_Task to carry out_:
Down to the last line, set down the listing below exactly, apart from its pictures.

____ Information shown

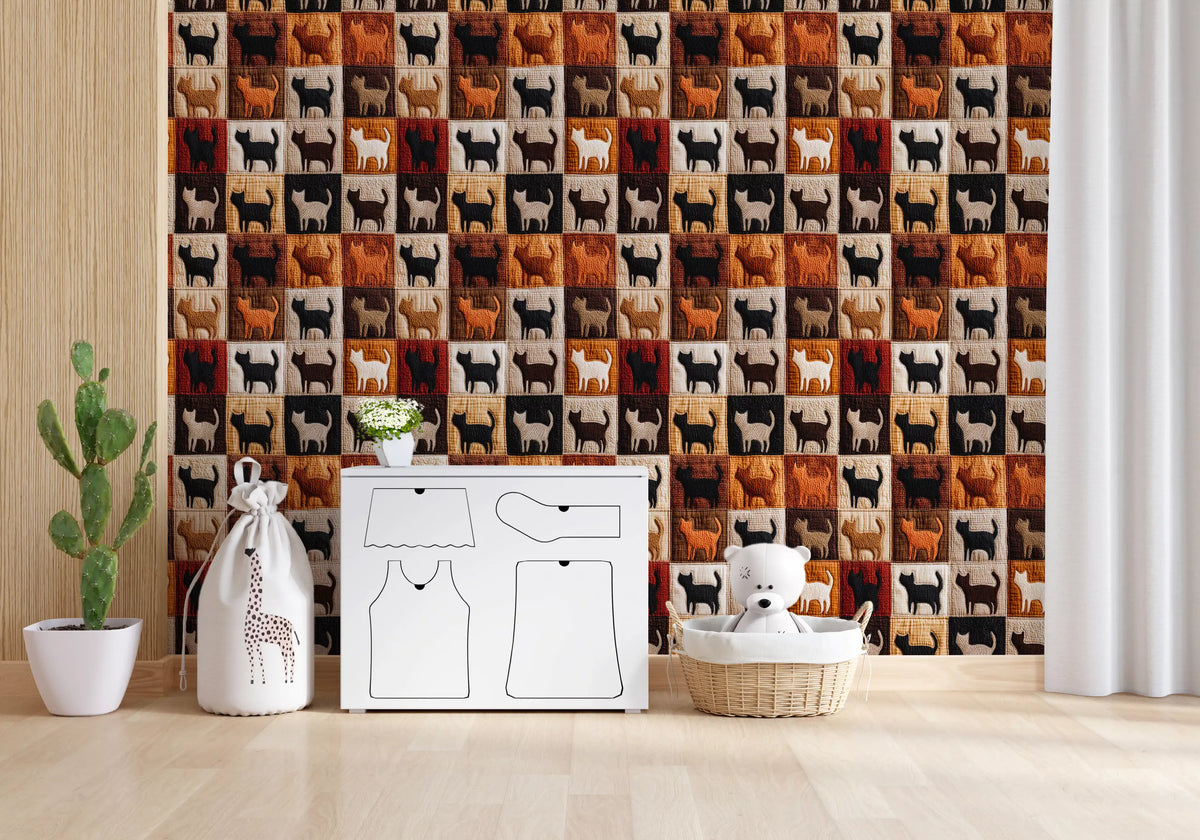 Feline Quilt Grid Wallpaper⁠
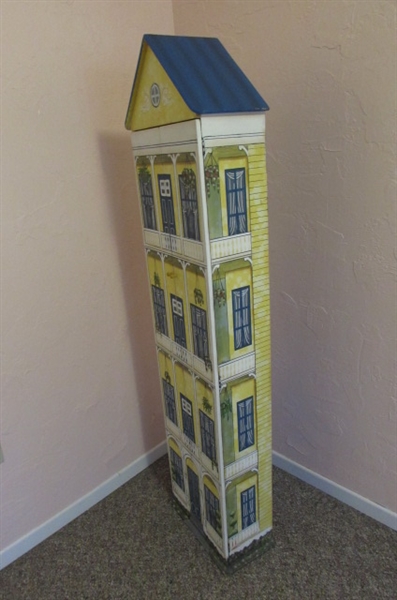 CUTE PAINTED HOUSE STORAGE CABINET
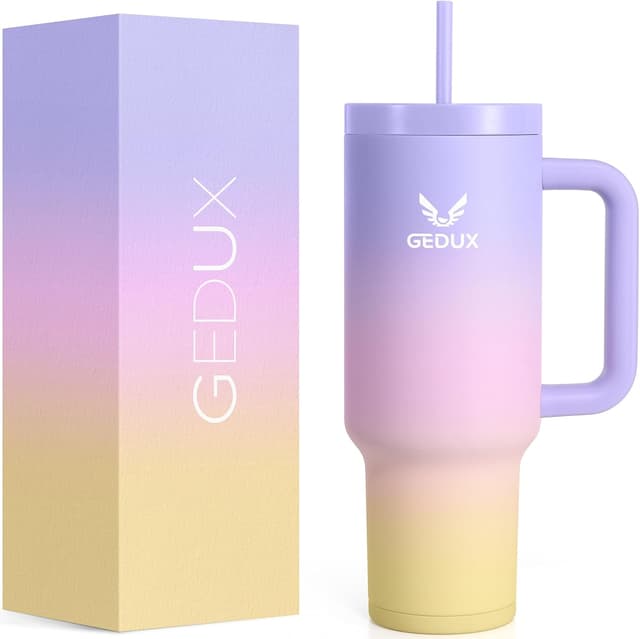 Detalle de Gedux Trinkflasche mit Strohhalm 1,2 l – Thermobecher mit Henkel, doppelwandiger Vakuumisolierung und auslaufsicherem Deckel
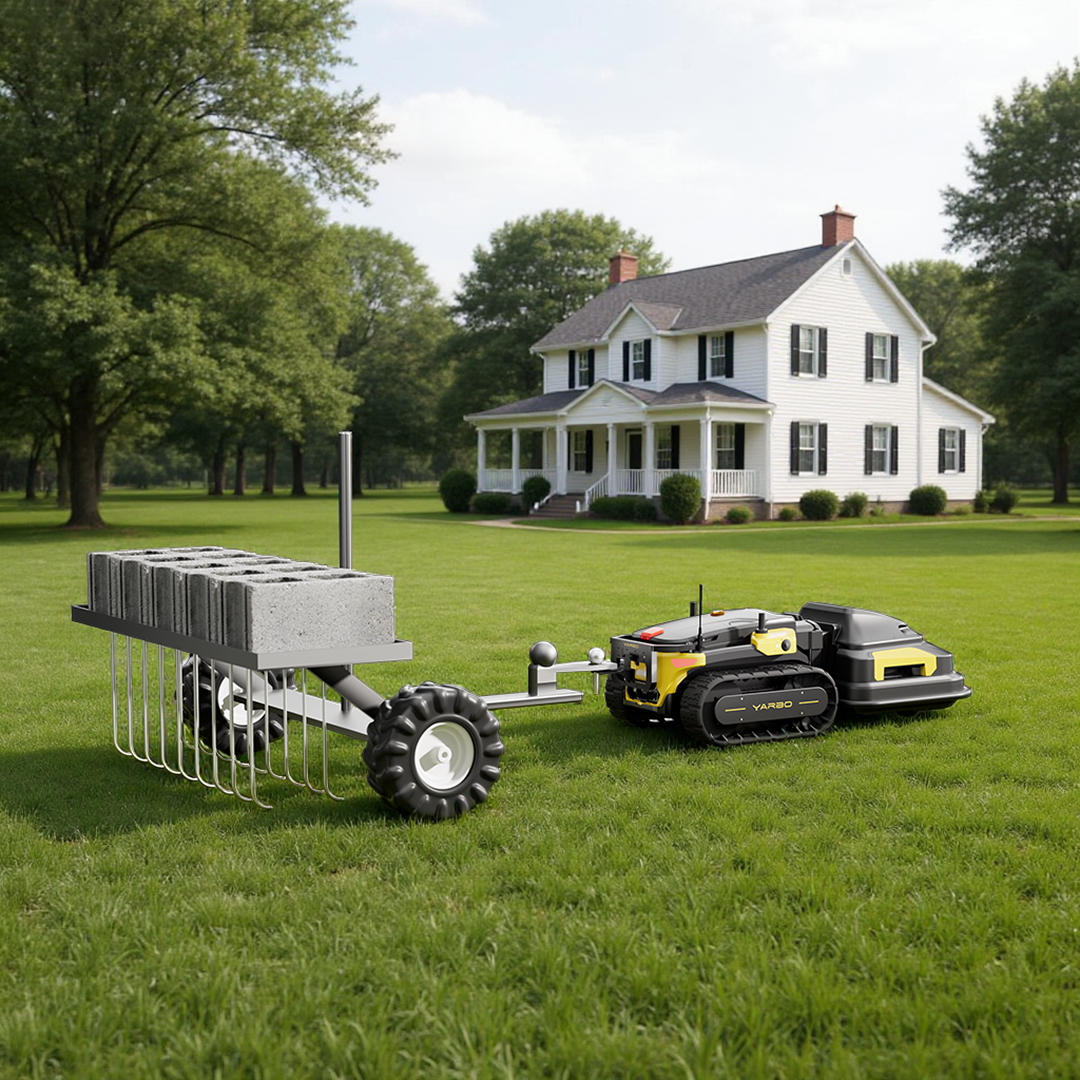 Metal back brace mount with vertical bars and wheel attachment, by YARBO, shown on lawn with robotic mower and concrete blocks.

________

_The answer_:
 Feline Quilt Grid Wallpaper⁠
 CUTE PAINTED HOUSE STORAGE CABINET
 Detalle de Gedux Trinkflasche mit Strohhalm 1,2 l – Thermobecher mit Henkel, doppelwandiger Vakuumisolierung und auslaufsicherem Deckel
 Metal back brace mount with vertical bars and wheel attachment, by YARBO, shown on lawn with robotic mower and concrete blocks.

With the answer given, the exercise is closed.